_THE PROBLEM_.
Can the data below be set down again exactly, line for line?

** Opening INPUT block **

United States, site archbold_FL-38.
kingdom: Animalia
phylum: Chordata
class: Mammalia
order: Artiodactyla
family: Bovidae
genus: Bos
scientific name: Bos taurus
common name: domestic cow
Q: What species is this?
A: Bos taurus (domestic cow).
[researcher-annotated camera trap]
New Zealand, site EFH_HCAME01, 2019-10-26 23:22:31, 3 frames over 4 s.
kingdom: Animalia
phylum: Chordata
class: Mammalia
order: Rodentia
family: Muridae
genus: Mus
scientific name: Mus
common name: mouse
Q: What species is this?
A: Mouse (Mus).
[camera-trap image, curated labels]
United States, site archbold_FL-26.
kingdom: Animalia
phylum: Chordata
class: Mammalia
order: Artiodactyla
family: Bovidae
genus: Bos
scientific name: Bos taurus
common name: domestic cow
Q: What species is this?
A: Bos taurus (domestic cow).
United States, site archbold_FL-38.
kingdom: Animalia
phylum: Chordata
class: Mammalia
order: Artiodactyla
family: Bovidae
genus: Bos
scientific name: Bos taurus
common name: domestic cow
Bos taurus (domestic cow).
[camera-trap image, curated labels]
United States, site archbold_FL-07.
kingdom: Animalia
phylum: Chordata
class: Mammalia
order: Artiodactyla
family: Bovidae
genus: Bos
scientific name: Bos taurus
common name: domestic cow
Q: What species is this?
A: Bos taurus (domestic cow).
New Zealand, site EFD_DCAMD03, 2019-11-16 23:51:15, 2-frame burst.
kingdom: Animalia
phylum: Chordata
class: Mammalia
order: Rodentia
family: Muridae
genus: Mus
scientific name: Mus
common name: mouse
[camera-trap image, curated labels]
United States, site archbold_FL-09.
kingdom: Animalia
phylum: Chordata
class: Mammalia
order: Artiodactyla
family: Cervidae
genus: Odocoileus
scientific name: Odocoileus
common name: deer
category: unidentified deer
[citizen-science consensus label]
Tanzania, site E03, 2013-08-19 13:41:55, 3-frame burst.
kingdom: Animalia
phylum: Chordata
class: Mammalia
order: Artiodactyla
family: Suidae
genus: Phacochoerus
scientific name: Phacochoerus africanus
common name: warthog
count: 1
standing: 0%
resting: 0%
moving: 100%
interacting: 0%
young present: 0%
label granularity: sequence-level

** Closing INPUT block **

_RESPONSE BELOW_.
United States, site archbold_FL-38.
kingdom: Animalia
phylum: Chordata
class: Mammalia
order: Artiodactyla
family: Bovidae
genus: Bos
scientific name: Bos taurus
common name: domestic cow
Q: What species is this?
A: Bos taurus (domestic cow).
[researcher-annotated camera trap]
New Zealand, site EFH_HCAME01, 2019-10-26 23:22:31, 3 frames over 4 s.
kingdom: Animalia
phylum: Chordata
class: Mammalia
order: Rodentia
family: Muridae
genus: Mus
scientific name: Mus
common name: mouse
Q: What species is this?
A: Mouse (Mus).
[camera-trap image, curated labels]
United States, site archbold_FL-26.
kingdom: Animalia
phylum: Chordata
class: Mammalia
order: Artiodactyla
family: Bovidae
genus: Bos
scientific name: Bos taurus
common name: domestic cow
Q: What species is this?
A: Bos taurus (domestic cow).
United States, site archbold_FL-38.
kingdom: Animalia
phylum: Chordata
class: Mammalia
order: Artiodactyla
family: Bovidae
genus: Bos
scientific name: Bos taurus
common name: domestic cow
Bos taurus (domestic cow).
[camera-trap image, curated labels]
United States, site archbold_FL-07.
kingdom: Animalia
phylum: Chordata
class: Mammalia
order: Artiodactyla
family: Bovidae
genus: Bos
scientific name: Bos taurus
common name: domestic cow
Q: What species is this?
A: Bos taurus (domestic cow).
New Zealand, site EFD_DCAMD03, 2019-11-16 23:51:15, 2-frame burst.
kingdom: Animalia
phylum: Chordata
class: Mammalia
order: Rodentia
family: Muridae
genus: Mus
scientific name: Mus
common name: mouse
[camera-trap image, curated labels]
United States, site archbold_FL-09.
kingdom: Animalia
phylum: Chordata
class: Mammalia
order: Artiodactyla
family: Cervidae
genus: Odocoileus
scientific name: Odocoileus
common name: deer
category: unidentified deer
[citizen-science consensus label]
Tanzania, site E03, 2013-08-19 13:41:55, 3-frame burst.
kingdom: Animalia
phylum: Chordata
class: Mammalia
order: Artiodactyla
family: Suidae
genus: Phacochoerus
scientific name: Phacochoerus africanus
common name: warthog
count: 1
standing: 0%
resting: 0%
moving: 100%
interacting: 0%
young present: 0%
label granularity: sequence-level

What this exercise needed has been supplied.